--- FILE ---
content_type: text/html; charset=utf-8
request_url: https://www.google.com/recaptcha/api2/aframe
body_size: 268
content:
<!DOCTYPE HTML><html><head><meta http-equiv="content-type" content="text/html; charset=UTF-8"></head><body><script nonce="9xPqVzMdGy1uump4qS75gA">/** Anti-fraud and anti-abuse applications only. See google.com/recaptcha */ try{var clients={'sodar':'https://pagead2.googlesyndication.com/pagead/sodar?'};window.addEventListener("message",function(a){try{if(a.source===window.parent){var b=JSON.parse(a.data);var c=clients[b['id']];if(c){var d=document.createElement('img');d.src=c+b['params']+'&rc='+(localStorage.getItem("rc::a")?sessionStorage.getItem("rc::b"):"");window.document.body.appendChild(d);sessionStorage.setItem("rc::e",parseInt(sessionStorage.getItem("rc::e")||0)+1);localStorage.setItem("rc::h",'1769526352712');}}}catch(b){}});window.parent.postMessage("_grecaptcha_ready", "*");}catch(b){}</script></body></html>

++++++++++

### What you need to do
Beginning with the line that contains "content_type: text/html; charset=utf-8", set down every line through the end of the data without change.

### Answer section
content_type: text/html; charset=utf-8
request_url: https://www.google.com/recaptcha/api2/aframe
body_size: 268
content:
<!DOCTYPE HTML><html><head><meta http-equiv="content-type" content="text/html; charset=UTF-8"></head><body><script nonce="9xPqVzMdGy1uump4qS75gA">/** Anti-fraud and anti-abuse applications only. See google.com/recaptcha */ try{var clients={'sodar':'https://pagead2.googlesyndication.com/pagead/sodar?'};window.addEventListener("message",function(a){try{if(a.source===window.parent){var b=JSON.parse(a.data);var c=clients[b['id']];if(c){var d=document.createElement('img');d.src=c+b['params']+'&rc='+(localStorage.getItem("rc::a")?sessionStorage.getItem("rc::b"):"");window.document.body.appendChild(d);sessionStorage.setItem("rc::e",parseInt(sessionStorage.getItem("rc::e")||0)+1);localStorage.setItem("rc::h",'1769526352712');}}}catch(b){}});window.parent.postMessage("_grecaptcha_ready", "*");}catch(b){}</script></body></html>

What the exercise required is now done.